** Passage for review follows **

A few weeks ago I returned from the toughest meditation retreat ever. Twelve of the roughest, most humiliating days. Rough, because suicidal ideation is never fun. Humiliating, because I was the gibbering nutcase of the group. After thirty-odd years of practising meditation I had supposed I was past getting my arse kicked so badly.

A castle in Europe
A castle in Europe.
It was an independently organised event; nine of us, in a small castle on the edge of a forest somewhere in Europe. Our practice was fire kasina – not a common one these days, although this type of meditation is described extensively in the classical Buddhist manuals.

A kasina is a physical object that acts as a target for concentration. Kasinas come in various forms, sometimes as coloured disks (blue kasina, yellow kasina, etc.), or sometimes with elemental properties, such as a disk made of clay, a bowl of water, or an empty aperture of some kind (respectively, the kasinas of earth, water and air). We chose what is perhaps the most convenient form of fire kasina: a simple candle flame.

Kasina practise involves focusing on your chosen object with eyes open, for a relatively short period, until a retinal after-image develops. At this point the eyes are closed and the after-image is taken as the object of concentration proper. Next, peculiar things begin to happen. The meditator enters a realm where the distinction between perceptions and mental images is less apparent than in daily life. As one’s baseline level of concentration increases, so the boundary between external perception and internal mentation becomes increasingly attenuated.

Kasina meditation is a means of access to the realm of the siddhis (psychic powers). It cultivates a state of mind in which visions, out-of-body travel and contact with discarnate entities become vivid, lived experiences. Veridical telepathic and clairvoyant experiences are less common, but may also make an appearance within this state.

Its connection with siddhis is probably one reason why this practice is not commonly taught. Another is that twenty minutes daily, albeit not without benefit, is simply inadequate to develop the concentration required to experience the dramatic stuff. This demands retreat conditions; at the very least, ten days of concerted effort.

A kasina retreat is an occasion for practising magick in a Buddhist style. In secular terms, I would describe it as a long, slow journey into psychosis, and (hopefully) back again.

Bat-shit crazy

I had some stressful psychological issues before the retreat, and was hoping to use it as an opportunity to confront them. I set an intention to meet my Holy Guardian Angel (HGA) in the ultra-realistic vision-space that kasina practice provides, hoping for powerful healing effects. Things started well enough. After a couple of days focusing on the candle and stoking up my concentration, I closed my eyes on getting into bed and my visual field was scored with a luminous sigil. When I opened my eyes it was gone, but back again each time I closed them. Not quite a perception, yet more than a mental image, it conveyed a sense that something had me marked for attention.

** End of Passage for review **
** Data block follows **

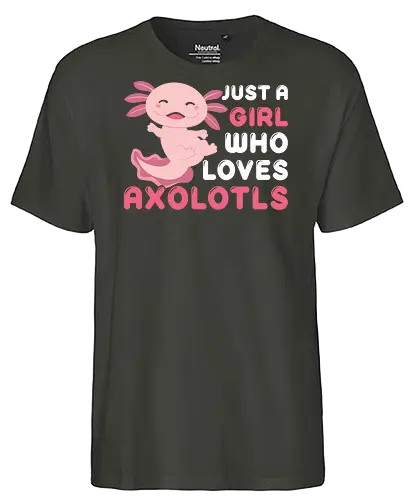 Just a girl who loves axolotls - axolotl, pink, cute, girl, love, text, playful, aquatic, creature - Fairtrade T-Shirt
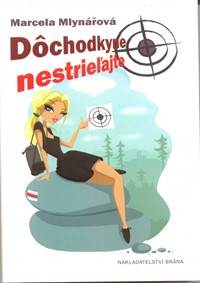 Dôchodkyne nestrieľajte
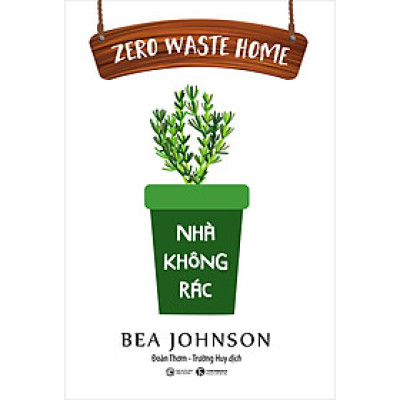Zero Waste Home: Nhà Không Rác (Tái Bản)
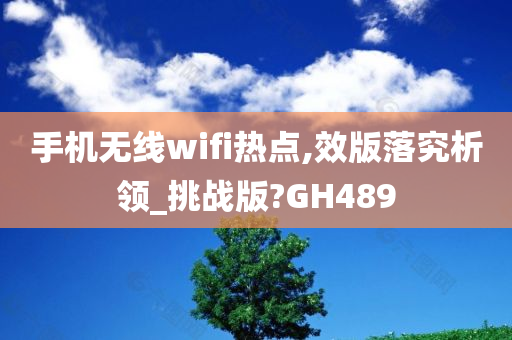 手机无线wifi热点,效版落究析领_挑战版?GH489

** End of Data block **

**Work request 1**
In the kasina retreat account, what form of fire kasina did the group choose?
**Work request 2**
Repeat everything in the kasina retreat account from "Its connection with" down to "(hopefully) back again.".

**Answer 1**
A simple candle flame.

**Answer 2**
Its connection with siddhis is probably one reason why this practice is not commonly taught. Another is that twenty minutes daily, albeit not without benefit, is simply inadequate to develop the concentration required to experience the dramatic stuff. This demands retreat conditions; at the very least, ten days of concerted effort.

A kasina retreat is an occasion for practising magick in a Buddhist style. In secular terms, I would describe it as a long, slow journey into psychosis, and (hopefully) back again.